Theoretical Calculations of Infrared Bands of CH₃⁺ and CH₅⁺

Existing theoretical calculations predict that infrared spectra of the two most fundamental reactive carbo-ions, methyl cation $CH{_3}^+$ with $D_{3h}$ symmetry and protonated methyl cation $CH{_5}^+$ with $C_s(I)$, $C_s(II)$, and $C_{2v}$ symmetries, appear together in the 7-${\mu}m$ region corresponding to the C-H bending modes. Vibrational band profiles of $CH{_3}^+$ and $CH{_5}^+$ have been compared by ab initio calculation methods that use the basis sets of MP2/aug-cc-pVTZ and CCSD(T)/cc-pVTZ. Our results indicate that the bands of rotation-vibration transitions of $CH{_3}^+$ and $CH{_5}^+$ should overlap not only in the 3-${\mu}m$ region corresponding to the C-H stretching modes but also in the 7-${\mu}m$ region corresponding to the C-H bending modes.
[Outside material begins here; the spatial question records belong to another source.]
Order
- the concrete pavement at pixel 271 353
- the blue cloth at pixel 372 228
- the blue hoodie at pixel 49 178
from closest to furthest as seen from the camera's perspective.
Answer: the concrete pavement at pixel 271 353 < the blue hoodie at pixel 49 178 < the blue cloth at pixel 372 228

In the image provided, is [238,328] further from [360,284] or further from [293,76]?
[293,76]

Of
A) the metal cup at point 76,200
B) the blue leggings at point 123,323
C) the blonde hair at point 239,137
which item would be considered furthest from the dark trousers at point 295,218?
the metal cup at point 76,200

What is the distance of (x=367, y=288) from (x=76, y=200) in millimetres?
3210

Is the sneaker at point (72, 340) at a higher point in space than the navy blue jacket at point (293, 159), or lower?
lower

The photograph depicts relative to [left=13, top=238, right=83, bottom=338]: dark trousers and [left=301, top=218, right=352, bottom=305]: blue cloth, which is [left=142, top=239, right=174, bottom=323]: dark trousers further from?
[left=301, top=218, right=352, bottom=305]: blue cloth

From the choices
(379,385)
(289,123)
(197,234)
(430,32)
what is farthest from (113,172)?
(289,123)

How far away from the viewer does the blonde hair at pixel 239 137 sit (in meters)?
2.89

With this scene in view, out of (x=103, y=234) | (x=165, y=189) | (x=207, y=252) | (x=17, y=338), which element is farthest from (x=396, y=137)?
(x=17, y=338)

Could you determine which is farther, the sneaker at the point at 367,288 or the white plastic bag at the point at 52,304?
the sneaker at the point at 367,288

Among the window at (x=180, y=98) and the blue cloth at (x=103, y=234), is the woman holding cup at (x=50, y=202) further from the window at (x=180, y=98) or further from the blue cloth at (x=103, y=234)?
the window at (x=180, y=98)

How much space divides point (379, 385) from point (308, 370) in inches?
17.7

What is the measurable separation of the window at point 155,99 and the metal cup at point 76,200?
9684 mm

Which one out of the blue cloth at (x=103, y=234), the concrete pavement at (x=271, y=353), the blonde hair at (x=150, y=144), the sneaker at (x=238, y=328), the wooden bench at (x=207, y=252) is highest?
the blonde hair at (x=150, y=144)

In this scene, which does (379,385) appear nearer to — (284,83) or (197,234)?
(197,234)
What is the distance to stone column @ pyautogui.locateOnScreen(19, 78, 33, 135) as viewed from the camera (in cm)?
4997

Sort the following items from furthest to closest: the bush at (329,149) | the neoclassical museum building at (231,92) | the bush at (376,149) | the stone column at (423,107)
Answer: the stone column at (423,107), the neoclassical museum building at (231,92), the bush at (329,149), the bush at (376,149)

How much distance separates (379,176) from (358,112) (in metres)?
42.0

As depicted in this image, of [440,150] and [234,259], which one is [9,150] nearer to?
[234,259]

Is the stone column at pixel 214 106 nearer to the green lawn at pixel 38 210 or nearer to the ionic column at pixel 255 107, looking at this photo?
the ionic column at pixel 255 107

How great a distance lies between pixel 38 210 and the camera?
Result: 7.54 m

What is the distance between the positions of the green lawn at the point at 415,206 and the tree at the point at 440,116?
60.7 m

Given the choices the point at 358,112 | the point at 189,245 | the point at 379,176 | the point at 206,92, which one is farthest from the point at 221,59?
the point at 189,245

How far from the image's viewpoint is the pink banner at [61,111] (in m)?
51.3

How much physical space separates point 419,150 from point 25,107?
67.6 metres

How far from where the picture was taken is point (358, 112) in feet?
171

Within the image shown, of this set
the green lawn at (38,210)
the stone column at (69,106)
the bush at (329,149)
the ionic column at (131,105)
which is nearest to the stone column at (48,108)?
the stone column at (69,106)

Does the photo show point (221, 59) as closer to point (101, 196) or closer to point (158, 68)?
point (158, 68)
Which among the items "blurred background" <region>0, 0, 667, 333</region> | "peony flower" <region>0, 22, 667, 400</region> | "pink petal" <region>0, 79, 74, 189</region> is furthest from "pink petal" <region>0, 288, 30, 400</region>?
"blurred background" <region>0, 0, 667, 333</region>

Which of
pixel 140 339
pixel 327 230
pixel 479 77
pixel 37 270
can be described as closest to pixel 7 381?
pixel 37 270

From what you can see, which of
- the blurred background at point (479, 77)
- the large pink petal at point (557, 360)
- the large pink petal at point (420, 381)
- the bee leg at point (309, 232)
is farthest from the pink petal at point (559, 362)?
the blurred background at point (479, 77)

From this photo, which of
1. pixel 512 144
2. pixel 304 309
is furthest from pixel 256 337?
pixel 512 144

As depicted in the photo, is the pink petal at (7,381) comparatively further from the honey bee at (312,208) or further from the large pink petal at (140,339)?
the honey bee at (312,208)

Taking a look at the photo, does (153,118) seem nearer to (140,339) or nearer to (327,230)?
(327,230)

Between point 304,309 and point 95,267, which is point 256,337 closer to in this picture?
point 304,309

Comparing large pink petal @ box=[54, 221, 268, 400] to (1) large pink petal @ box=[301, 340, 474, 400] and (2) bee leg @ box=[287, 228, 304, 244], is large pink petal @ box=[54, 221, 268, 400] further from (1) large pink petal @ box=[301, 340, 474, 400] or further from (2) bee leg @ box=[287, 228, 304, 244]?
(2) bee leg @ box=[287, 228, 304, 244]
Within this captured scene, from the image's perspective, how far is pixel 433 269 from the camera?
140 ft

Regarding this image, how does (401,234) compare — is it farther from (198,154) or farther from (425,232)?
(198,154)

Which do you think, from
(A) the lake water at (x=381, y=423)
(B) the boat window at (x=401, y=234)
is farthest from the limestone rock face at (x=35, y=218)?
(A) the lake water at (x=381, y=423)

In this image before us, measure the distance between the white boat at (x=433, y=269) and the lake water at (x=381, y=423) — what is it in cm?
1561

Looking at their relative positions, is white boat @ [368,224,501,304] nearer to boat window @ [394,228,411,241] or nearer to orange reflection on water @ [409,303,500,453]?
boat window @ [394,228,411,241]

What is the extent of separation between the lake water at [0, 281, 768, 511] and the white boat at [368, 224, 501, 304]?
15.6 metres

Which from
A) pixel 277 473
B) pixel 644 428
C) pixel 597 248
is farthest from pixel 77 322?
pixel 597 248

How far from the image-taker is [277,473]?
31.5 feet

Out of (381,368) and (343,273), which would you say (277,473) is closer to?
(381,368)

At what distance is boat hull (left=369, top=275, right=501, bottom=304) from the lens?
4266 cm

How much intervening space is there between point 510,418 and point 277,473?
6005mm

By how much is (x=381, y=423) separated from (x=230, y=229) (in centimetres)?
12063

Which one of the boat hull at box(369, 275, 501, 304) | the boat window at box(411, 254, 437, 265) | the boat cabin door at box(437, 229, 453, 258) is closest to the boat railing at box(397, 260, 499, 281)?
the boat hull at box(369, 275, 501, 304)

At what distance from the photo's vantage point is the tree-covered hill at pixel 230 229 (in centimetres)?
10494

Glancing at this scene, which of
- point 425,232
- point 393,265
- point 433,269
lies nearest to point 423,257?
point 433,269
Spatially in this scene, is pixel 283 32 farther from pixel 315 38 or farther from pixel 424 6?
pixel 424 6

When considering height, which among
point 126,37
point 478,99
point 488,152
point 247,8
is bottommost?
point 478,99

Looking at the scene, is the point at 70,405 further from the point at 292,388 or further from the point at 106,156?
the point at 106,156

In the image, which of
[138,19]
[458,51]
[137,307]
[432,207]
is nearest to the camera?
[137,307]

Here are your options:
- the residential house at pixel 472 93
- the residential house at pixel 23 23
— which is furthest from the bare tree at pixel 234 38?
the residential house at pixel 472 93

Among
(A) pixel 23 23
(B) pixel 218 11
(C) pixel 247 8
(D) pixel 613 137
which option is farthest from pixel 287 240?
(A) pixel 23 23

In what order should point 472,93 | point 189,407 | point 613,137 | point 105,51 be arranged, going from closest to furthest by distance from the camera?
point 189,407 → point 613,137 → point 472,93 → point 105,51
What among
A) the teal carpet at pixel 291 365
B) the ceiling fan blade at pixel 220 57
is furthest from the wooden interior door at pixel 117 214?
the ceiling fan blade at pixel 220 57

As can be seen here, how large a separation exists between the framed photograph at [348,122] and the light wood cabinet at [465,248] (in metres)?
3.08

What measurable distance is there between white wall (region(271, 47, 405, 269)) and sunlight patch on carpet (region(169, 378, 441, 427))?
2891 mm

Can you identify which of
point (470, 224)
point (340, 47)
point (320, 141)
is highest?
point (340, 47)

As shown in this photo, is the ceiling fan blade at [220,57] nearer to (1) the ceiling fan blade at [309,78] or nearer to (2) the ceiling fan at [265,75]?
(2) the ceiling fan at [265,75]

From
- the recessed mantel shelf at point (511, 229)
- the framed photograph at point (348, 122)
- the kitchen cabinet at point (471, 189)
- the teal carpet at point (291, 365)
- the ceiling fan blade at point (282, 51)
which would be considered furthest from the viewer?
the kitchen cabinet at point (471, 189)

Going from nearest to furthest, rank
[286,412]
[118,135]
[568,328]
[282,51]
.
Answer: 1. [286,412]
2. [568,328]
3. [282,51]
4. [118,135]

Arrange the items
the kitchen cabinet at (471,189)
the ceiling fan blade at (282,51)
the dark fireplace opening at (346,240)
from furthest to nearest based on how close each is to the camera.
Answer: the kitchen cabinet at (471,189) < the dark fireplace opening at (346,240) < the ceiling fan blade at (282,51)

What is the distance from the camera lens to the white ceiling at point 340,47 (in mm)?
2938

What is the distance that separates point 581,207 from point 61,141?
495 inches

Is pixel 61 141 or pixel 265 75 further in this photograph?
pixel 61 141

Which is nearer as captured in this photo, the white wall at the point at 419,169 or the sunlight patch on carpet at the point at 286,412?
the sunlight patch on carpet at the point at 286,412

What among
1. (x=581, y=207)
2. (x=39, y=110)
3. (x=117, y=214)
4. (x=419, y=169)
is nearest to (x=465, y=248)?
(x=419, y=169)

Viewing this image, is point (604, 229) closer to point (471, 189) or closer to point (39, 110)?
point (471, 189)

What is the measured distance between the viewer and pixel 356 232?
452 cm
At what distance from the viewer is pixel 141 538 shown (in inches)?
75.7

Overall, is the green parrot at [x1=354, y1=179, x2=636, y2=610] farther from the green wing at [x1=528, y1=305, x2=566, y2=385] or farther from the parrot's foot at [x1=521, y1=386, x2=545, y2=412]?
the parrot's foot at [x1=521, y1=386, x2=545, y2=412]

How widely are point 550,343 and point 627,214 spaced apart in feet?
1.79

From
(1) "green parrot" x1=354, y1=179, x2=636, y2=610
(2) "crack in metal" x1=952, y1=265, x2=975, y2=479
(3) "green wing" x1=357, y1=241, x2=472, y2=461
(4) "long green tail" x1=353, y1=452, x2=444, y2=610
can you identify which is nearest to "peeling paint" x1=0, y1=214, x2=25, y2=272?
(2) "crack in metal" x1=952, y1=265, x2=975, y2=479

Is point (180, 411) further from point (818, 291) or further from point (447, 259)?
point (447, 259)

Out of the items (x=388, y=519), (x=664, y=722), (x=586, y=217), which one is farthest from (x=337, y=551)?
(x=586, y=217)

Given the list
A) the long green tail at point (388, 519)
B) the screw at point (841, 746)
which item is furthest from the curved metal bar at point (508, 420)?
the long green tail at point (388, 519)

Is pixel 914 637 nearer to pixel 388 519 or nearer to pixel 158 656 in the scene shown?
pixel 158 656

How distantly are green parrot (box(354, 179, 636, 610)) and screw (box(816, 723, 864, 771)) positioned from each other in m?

Five band intensities of $CH{_5}^+$ among fifteen vibrational transitions between 6 and 8 ${\mu}m$ region are stronger than those of the ${\nu}_2$ and ${\nu}_4$ bands in $CH{_3}^+$. Ultimate near degeneracy of the two bending vibrations ${\nu}_2$ and ${\nu}_4$ of $CH{_3}^+$along with the stronger intensities of $CH{_5}^+$ in the three hydrogen scrambling structures may cause extreme complications in the analysis of the high-resolution carbo-ion spectra in the 7-${\mu}m$ region.